PaaS Logs: an inside look at our log management infrastructure

Businesses from the industrial sector and startups are at a crossroads: as the demand for cloud infrastructures and services continues to grow, (IDC estimates the market will reach 113 billion dollars by 2019) the needs for log management solutions are evolving and becoming increasingly industrialised.

At OVH, these needs have manifested themselves quickly and with good reason: with more than 240,000+ physical servers over 2 continents, more than 1 million+ customers around the world and a network and infrastructure covering all the major points of presence on the planet, the ability to follow, store and analyse relevant information regarding the state and performance of the infrastructure is becoming a crucial challenge.

Out of these needs was born project Thoth, an integrated, scalable and massively distributed log management solution, which gathers, processes and visualises data from machine log files, services or products. In March 2015, at the start of this project, a special team was created to oversee the development of Thoth. Learn what Pierre De Paepe, the team’s manager has to say about the project.

What is a log?

A log is, to use the most commonly accepted definition, a computer representation of an event. It must be human readable but also sufficiently optimised so that it may also be parsed by a machine. A log can be created by various entities: a connected device with sensors, a jet engine - to check the wear rate of critical parts or the measurement of the click rate on a product page. If there’s an event, there is potentially a log of it somewhere.

At OVH, what we call a “log” is a computer event where only relevant data necessary for the maintenance of the infrastructure are taken into account: we do not log any personal or sensitive data in our service.

The logs managed by the Thoth solution are strictly limited to the technical aspects of our infrastructure: bandwith, hard drives health states, CPU temperatures etc.. The solution does not cover the logs concerning our legal obligations in compliance with CNIL (Commission Nationale de l'Informatique et des Libertés).

What are some of the challenges encountered when dealing with huge volumes of logs on a large scale infrastructure such as OVH’s?

Log management is indeed a question of scale. Not all companies necessarily need it: dealing with the extraction of the log files of 10 machines in a small advertising agency is not something technically complex. Everything can be stored on one hard drive and a human can easily analyse the logs which is not the case when you wish to keep an eye on the health of hundreds of thousands of physical servers running a fluctuating number of virtual machines. At this scale, logs analysis makes it possible for us to quickly identify any issues before they propagate, anticipating failures before they arise through a predictable or already encountered pattern or centralising the reporting of remote machines, the possibilities are endless.
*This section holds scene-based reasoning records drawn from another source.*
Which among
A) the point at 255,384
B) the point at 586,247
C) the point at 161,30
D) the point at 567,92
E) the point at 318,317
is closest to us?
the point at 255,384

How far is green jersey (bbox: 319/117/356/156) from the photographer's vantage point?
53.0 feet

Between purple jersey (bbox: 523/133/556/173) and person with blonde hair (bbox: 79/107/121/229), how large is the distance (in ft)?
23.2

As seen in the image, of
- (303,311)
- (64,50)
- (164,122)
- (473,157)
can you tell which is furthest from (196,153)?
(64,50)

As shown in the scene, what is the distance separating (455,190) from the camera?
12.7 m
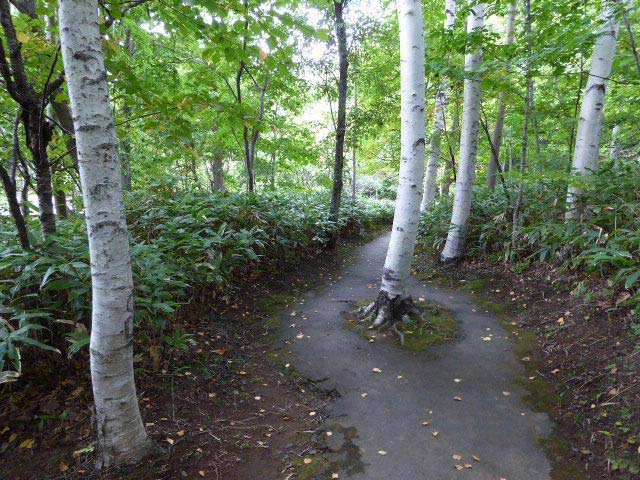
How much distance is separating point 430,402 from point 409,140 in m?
2.93

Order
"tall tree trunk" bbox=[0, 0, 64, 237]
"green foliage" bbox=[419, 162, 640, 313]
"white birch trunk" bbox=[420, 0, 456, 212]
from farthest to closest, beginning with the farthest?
1. "white birch trunk" bbox=[420, 0, 456, 212]
2. "green foliage" bbox=[419, 162, 640, 313]
3. "tall tree trunk" bbox=[0, 0, 64, 237]

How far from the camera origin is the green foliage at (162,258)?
2887 millimetres

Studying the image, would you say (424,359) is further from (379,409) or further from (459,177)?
(459,177)

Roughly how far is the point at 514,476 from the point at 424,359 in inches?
60.2

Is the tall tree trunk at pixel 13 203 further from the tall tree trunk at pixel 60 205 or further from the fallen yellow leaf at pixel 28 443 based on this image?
the tall tree trunk at pixel 60 205

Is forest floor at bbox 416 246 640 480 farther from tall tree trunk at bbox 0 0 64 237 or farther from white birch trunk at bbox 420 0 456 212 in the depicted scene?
white birch trunk at bbox 420 0 456 212

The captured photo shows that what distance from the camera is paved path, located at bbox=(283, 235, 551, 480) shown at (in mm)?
2596

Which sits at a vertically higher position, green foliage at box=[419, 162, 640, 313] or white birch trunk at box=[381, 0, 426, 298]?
white birch trunk at box=[381, 0, 426, 298]

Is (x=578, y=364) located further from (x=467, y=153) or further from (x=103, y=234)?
(x=467, y=153)

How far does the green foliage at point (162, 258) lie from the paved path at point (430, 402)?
1.47m

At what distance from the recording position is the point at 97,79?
183cm

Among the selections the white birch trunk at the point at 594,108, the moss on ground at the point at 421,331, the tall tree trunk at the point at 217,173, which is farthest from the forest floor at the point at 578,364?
the tall tree trunk at the point at 217,173

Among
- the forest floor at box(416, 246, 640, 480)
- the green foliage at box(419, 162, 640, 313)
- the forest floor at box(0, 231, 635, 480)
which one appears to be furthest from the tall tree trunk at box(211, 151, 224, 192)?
the forest floor at box(416, 246, 640, 480)

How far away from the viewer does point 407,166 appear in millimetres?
4340
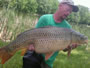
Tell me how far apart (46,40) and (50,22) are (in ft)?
1.35

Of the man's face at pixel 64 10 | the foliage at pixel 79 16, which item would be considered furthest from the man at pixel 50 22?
the foliage at pixel 79 16

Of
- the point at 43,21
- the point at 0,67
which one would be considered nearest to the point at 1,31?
the point at 0,67

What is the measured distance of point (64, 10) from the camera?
2.09 metres

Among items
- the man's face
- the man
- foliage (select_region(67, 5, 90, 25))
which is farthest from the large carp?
foliage (select_region(67, 5, 90, 25))

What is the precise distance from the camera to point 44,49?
5.95ft

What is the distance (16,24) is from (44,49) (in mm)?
3545

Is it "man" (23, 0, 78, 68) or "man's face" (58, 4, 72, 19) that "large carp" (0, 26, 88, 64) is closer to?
"man" (23, 0, 78, 68)

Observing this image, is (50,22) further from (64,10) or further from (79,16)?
(79,16)

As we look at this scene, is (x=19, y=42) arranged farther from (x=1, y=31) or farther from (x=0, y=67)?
(x=1, y=31)

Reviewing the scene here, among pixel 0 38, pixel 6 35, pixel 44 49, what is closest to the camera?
pixel 44 49

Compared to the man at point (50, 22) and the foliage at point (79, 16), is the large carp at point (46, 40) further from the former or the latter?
the foliage at point (79, 16)

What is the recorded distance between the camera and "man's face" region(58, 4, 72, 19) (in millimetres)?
2092

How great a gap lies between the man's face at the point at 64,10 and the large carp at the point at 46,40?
255 millimetres

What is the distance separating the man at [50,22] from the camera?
2.11 meters
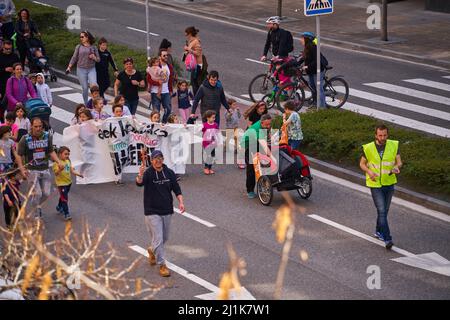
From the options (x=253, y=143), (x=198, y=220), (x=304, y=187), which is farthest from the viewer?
(x=253, y=143)

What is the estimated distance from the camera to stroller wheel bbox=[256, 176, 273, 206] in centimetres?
1747

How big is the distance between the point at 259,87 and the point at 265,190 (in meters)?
8.17

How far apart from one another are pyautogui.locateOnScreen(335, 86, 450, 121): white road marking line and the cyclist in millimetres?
1503

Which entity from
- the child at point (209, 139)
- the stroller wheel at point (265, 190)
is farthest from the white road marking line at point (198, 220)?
the child at point (209, 139)

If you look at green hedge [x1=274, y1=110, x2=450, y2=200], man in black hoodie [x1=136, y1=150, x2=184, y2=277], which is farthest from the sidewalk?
man in black hoodie [x1=136, y1=150, x2=184, y2=277]

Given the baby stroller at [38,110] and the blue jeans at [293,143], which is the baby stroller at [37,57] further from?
the blue jeans at [293,143]

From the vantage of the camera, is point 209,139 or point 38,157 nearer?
point 38,157

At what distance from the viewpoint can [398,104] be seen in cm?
2494

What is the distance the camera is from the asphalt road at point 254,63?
2448 cm

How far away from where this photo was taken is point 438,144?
19172 millimetres

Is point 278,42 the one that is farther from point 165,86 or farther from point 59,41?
point 59,41

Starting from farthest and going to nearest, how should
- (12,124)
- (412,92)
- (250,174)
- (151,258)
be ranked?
1. (412,92)
2. (12,124)
3. (250,174)
4. (151,258)

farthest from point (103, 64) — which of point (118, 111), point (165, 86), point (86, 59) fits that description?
point (118, 111)
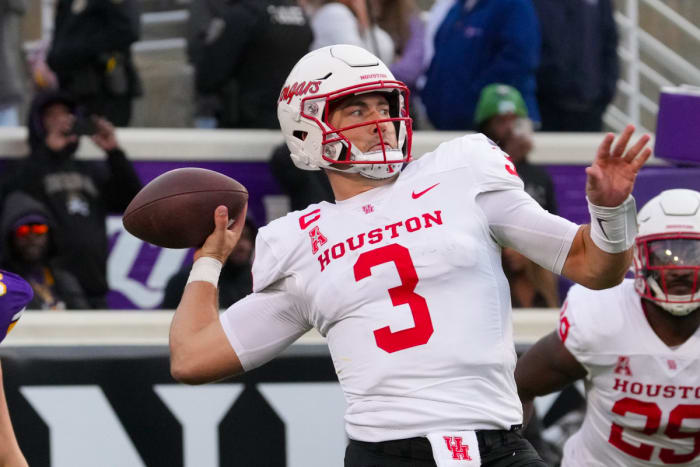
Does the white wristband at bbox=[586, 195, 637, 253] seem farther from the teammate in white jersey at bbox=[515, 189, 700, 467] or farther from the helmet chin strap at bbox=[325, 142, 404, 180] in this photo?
the teammate in white jersey at bbox=[515, 189, 700, 467]

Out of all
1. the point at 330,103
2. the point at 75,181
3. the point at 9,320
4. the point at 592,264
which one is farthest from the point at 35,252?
the point at 592,264

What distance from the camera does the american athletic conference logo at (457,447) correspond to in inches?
142

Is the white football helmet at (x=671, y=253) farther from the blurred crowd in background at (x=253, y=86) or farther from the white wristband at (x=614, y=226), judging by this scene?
the white wristband at (x=614, y=226)

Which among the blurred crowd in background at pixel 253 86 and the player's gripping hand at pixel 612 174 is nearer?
the player's gripping hand at pixel 612 174

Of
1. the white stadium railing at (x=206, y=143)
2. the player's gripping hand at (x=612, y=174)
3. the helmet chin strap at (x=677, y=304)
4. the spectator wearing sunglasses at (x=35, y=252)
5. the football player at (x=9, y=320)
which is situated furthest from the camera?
the white stadium railing at (x=206, y=143)

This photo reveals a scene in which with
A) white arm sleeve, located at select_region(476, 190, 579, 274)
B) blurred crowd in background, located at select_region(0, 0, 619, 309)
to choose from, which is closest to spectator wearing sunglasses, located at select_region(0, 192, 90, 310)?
blurred crowd in background, located at select_region(0, 0, 619, 309)

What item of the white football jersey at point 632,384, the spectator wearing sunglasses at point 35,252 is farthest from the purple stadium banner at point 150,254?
the white football jersey at point 632,384

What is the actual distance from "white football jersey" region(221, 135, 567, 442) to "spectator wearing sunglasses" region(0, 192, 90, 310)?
250cm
Did you have any specifications prior to developing the solution?

When discussing the issues of logs and internal processing, especially in the departments which generate extremely high volumes of logs, we realised that our colleagues had to manually perform query operations and there was no way to automate tasks on scale for over a billion files per day. Naturally, we looked into the commercial solutions available and found nothing appealing. Not only were the offers expensive to set up, but they were also proprietary, so we could not consider adapting any solution to our specific needs.

The requirement for security was also a major reason that convinced us that the internal development of our platform was the way to go, knowing that several hundreds of thousands of logs per second pass each day behind our firewall and our Anti-DDoS protection undeniably contributes to the peace of mind of the team: we isolate and analyse only the relevant data to maintain the infrastructure.

"We noticed that our colleagues had to manually perform queries and that there was no way of automating certain tasks on a scale which goes beyond 1 billion files per day."

What are the technologies behind Thoth?

Simply put, we quickly realised that we needed three main elements that we’ll call “the cornerstone”: a log retrieving solution (INPUT), a log parsing and indexing service and a data visualisation, alerting and reporting tool to leverage the data from those logs (OUTPUT).

To go deeper in detail, some departments use Syslog-ng for the log retrieving process, Docker containers host the services responsible for the validation of the logs from Syslog-ng as well as making sure they are formatted correctly and enriched with additional fields if needed. Those services are also responsible for the scalability of the infrastructure and their self healing properties ensure the high availability of the solution thus future proofing our long-term needs.

Last but not least, Graylog is the most widely used option to create real time data visualisation dashboards accessible through a web browser via https. It should be noted that in OUTPUT, we chose Elastic Search in order to provide our authorised personel with an advanced logs search solution in real time: they are able to query the system either via a command line interface or through several visualisation methods at their disposal (Grafana, Kibana etc…).

Thot architecture

Which departments are the biggest Thoth “clients”?

Without a doubt, the CDN and shared hosting teams lead the pack when it comes to volume: with more than 200,000 logs per second everyday, their usage is exactly what one would expect from an industrial structure where such volumes allow for new workflow dynamics: within the CDN department, all they need to do now is sort their logs by region to determine where their biggest data users are located. With that information, the teams are then able to focus their decision making process on ways to react to these “hotspots” on the infrastructure. Within the shared hosting department, the ability to monitor the health status logs of hosts through hundreds of thousands of logs, gives the authorised members of the team the opportunity to have a strategic vision of their clusters. By analysing trends and identifying failure points before they become an issue, collaborators are no longer reacting : they become pro-active and the entire department benefits from this increased flexibility.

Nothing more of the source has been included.